With its stock surging 70% over the last year and its market cap surpassing $750 billion, Apple (AAPL 1.27%) can seemingly do no wrong in investors' eyes. Yet it was only two years ago that Apple stock, after reaching what were then new all-time highs, lost nearly 50% of its value as investors' confidence turned to skepticism. Could such a situation present itself again? And if so, what might initiate the sell-off? Read on to see the major risks facing Apple today.

Go big or go home
With more than $200 billion in annual revenue, Apple is a behemoth that needs big hits in big markets to not only spur growth but also to simply sustain its current revenue base. That's why so much is riding on the upcoming launch of the Apple Watch.

The Apple Watch was officially released on April 24, and Apple began taking preorders two weeks earlier. Estimates range widely for preorders (between 1 million and 3 million units) and first-year sales figures (from as low as 8 million to as high as 41 million units). Should Apple Watch sales land at or below the bottom of Wall Street's expectations, we could see a sharp sell-off in Apple's stock.

Fueling that fear are early reviews that have been less than flattering, with critics highlighting Apple Watch's limited functionality and poor battery life when compared to other leading smartwatches.

Still, others have a far more bullish view on the Apple Watch, with some, such as Asymco's Horace Dediu, predicting demand will far surpass current expectations for Apple's $10,000 -- and ultra-high margin -- gold watch.

While Apple investors will scrutinize these sales figures, it isn't just Apple's revenue and profit that will be affected by the success of the Apple Watch; Apple's reputation for innovation is also at stake. Skeptics like to say that Apple hasn't had a game-changing new device since the debut of the iPad in 2010. I'd argue that recent creations such as Apple Pay and ResearchKit certainly qualify as game changers, but nevertheless, a big hit in a new market such as wearables would further help to crush this criticism.

iPhone dependency
A successful launch of the Apple Watch could make a small but meaningful contribution toward diversifying the company's revenue streams. Right now, Apple is highly dependent on only a few major product lines, with the iPhone alone accounting for more than two-thirds of Apple's total revenue in the December quarter. Disappointing iPhone sales figures -- particularly during a launch quarter – are an ongoing risk and could be devastating for Apple and its stock.

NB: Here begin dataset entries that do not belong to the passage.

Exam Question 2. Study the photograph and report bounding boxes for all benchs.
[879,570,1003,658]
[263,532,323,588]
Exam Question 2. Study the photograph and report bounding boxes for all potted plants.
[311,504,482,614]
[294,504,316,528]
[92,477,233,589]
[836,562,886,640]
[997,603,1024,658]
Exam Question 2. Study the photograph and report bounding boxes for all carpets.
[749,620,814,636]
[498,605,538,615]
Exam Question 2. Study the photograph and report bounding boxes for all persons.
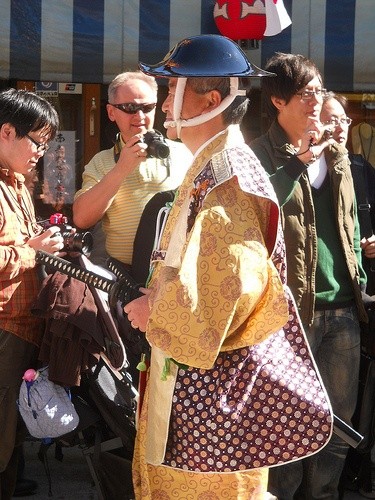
[319,91,375,500]
[132,34,333,499]
[0,87,75,493]
[73,72,196,393]
[247,51,367,500]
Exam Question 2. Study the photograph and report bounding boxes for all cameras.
[311,123,334,146]
[40,223,94,256]
[133,131,170,158]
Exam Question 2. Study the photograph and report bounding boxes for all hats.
[138,33,278,79]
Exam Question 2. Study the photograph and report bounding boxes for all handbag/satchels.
[16,366,80,439]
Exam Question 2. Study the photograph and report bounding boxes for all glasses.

Bulls, however, would argue that this has been the case since the iPhone's debut in 2007 -- and they're correct. While Apple's reliance on the iPhone is a risk that should not be overlooked, the company has shown an incredible ability to innovate and iterate – creating an entirely new iPhone form factor every two years and improving the device enough in the years in between to continue to fuel demand and drive iPhone sales higher.

In addition, many iPhone users have purchased other Apple products such as Macs and iPads. This, combined with years of app purchases that would be lost should users switch to a competing OS, help to lock iPhone users into Apple's ecosystem by increasing their switching costs. Many Apple bears underestimate the power of this "halo effect" -- much to their detriment.

iPad saturation
Some believe Apple's second-most-important product (by revenue) -- the iPad -- is approaching saturation. Apple finished fiscal 2014 with three consecutive quarters of declining iPad sales, and iPad unit sales fell a sizable 18% year over year in Q1 FY15.

Analysts note that the iPhone 6 and 6 Plus, with their larger screens, may be cannibalizing iPad sales, particularly for the iPad Mini. Bears will also highlight the success of Google's Chromebooks, which are earning sales (particularly in the education segment) at the expense of Apple's iPad, thanks to their low cost and greater functionality.

While these threats are not to be dismissed entirely, several factors point to the possibility of a substantial recovery in iPad sales in the near future. As my colleague Adam Levine-Weinberg explained, although the replacement cycle for iPads appears to be far longer than the typical two-year iPhone upgrade cycle, many early iPad buyers are now using devices that are 3 to 4 years old. As they begin to upgrade their machines, Apple's iPad sales figures should receive a boost.

Further helping to drive iPad sales will be Apple's partnership with IBM. IBM is creating industry-specific iOS apps and using its existing sales force to market iPhones and iPads to its corporate clients. Combined with the rumored iPad Pro, this partnership should help Apple take share in the massive enterprise segment in the years ahead.

Is Apple a buy in spite of these risks?
All told, there are risks to any investment, and even the mighty Apple is not impervious to them. Yet I believe the Apple Watch will be a success, and that both iPhone and iPad sales will continue to exceed investor expectations the years ahead. Apple remains one of the largest positions in Tier 1, the real-money portfolio that I manage for The Motley Fool, and -- even in light of the risks -- I expect that to remain the case for years to come.